Tasks:
**a)** In the TV resolution passage, change "picture quality" to "image quality" and write out the part starting with "There are different" and going on through "about resolution here.".
**b)** Which gaming consoles does the TV resolution passage name?

Source excerpt:
________________________________________

There are different marketing names for each, but having a 4k TV doesn't necessarily mean it's better than a 1080p; there are many different factors that affect the picture quality. A higher resolution simply means it supports more content and delivers crispier images. You can see some of the differences between 4k and 1080p below. You can also read about resolution here.
|Resolution||Resolution||Horizontal Pixels||Vertical Pixels||Total Pixels||Marketing Names|
|1080p||1920x1080||1920||1080||2 million+||Full HD, FHD|
|4k||3840x2160||3840||2160||8 million+||2160p, Ultra HD, UHD|
As 4k TVs are the norm, native 4k content is also easy to find on most streaming apps like Netflix, Disney+, and Amazon Prime Video. Physical video sources, like Blu-ray players and gaming consoles, are starting to support a 4k resolution as well, but they were limited to 1080p for a long time. Regular Blu-ray discs are 1080p, and there are now 4k Ultra HD Blu-ray discs as well, but it's an entirely new format and requires you to upgrade your Blu-ray player and purchase new 4k Ultra HD Blu-ray discs. The original Xbox One and PS4 were limited to 1080p, and then the PS4 Pro and Xbox One X/S, followed by the PS5 and Xbox Series X, were each released with 4k support.
It's becoming harder to find 1080p TVs in the 2020s, and they're usually limited to small, entry-level models. If you have limited space and need a small TV, you'll likely need to get a 1080p model, since 4k TVs are usually available in larger sizes.
The two photos above illustrate an identical image at different native resolutions, which means the image's resolution and the TV's resolution are exactly the same. The first photo is a 4k image displayed on the Hisense H9G, and the second is a 1080p image displayed on the TCL 3 Series 2019.

________________________________________

Provided material:
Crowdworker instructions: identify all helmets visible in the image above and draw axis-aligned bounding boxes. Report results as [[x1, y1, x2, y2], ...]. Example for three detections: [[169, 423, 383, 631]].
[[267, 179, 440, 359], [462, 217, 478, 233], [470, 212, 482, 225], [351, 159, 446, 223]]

________________________________________

Written responses:
**a)**
There are different marketing names for each, but having a 4k TV doesn't necessarily mean it's better than a 1080p; there are many different factors that affect the image quality. A higher resolution simply means it supports more content and delivers crispier images. You can see some of the differences between 4k and 1080p below. You can also read about resolution here.

**b)**
- Xbox One (original)
- PS4
- PS4 Pro
- Xbox One X/S
- PS5
- Xbox Series X